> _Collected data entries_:
--- Start ---
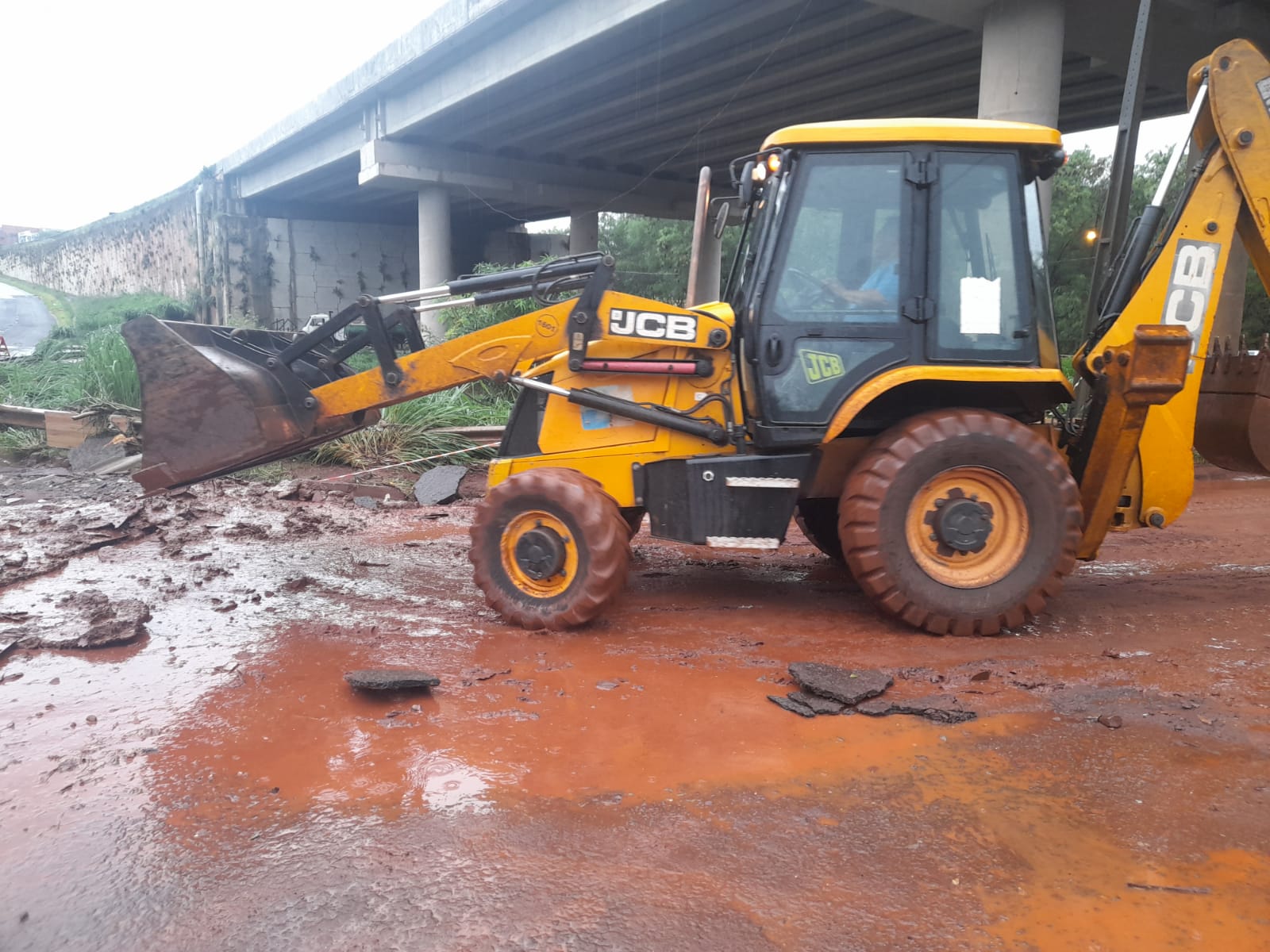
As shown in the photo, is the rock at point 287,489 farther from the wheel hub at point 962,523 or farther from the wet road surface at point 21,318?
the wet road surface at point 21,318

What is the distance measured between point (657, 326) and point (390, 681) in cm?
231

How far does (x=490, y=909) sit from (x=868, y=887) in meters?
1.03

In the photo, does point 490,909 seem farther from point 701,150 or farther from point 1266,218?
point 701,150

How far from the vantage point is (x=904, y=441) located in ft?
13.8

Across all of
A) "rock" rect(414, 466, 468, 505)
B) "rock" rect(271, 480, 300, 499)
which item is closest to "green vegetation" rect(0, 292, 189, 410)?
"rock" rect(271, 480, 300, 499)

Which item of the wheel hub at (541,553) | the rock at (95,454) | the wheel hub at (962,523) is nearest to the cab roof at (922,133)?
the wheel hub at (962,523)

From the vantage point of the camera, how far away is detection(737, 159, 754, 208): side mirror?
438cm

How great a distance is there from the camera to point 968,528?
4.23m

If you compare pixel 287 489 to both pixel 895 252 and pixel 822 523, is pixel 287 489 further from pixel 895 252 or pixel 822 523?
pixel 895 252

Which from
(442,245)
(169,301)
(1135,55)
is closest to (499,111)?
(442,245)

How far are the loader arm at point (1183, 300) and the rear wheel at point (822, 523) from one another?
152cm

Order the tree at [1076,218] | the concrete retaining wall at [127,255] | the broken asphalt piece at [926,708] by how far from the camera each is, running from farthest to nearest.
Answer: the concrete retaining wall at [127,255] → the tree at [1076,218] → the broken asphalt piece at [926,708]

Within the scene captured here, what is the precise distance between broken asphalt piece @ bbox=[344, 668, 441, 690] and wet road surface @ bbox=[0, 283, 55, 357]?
--- End ---
Edit everything from the line containing "What is the distance" down to the line containing "Answer: the concrete" by replacing "vantage point" with "viewpoint", keeping all else unchanged. Return only those lines.

> _COMPLETE ANSWER_:
What is the distance measured between point (657, 326) and point (390, 681) in cm?
231

How far does (x=490, y=909) sit from (x=868, y=887) in meters?
1.03

In the photo, does point 490,909 seem farther from point 701,150 or farther from point 1266,218?
point 701,150

How far from the viewpoint is (x=904, y=441) located in ft?
13.8

Across all of
A) "rock" rect(414, 466, 468, 505)
B) "rock" rect(271, 480, 300, 499)
which item is closest to "green vegetation" rect(0, 292, 189, 410)?
"rock" rect(271, 480, 300, 499)

Which item of the wheel hub at (541,553) | the rock at (95,454) | the wheel hub at (962,523) is nearest to the cab roof at (922,133)?
the wheel hub at (962,523)

From the viewpoint of the camera, how far away is detection(737, 159, 754, 208): side mirror?
438cm

How great a distance is there from the camera to point 968,528?
4.23m

If you compare pixel 287 489 to both pixel 895 252 and pixel 822 523, is pixel 287 489 further from pixel 895 252 or pixel 822 523?
pixel 895 252

Which from
(442,245)
(169,301)
(1135,55)
is closest to (499,111)?
(442,245)

How far are the loader arm at point (1183, 300) and the rear wheel at point (822, 523) from one another?
152cm

Order the tree at [1076,218] | the concrete retaining wall at [127,255] | the broken asphalt piece at [926,708] by how far from the camera each is, running from farthest to nearest.
Answer: the concrete retaining wall at [127,255] → the tree at [1076,218] → the broken asphalt piece at [926,708]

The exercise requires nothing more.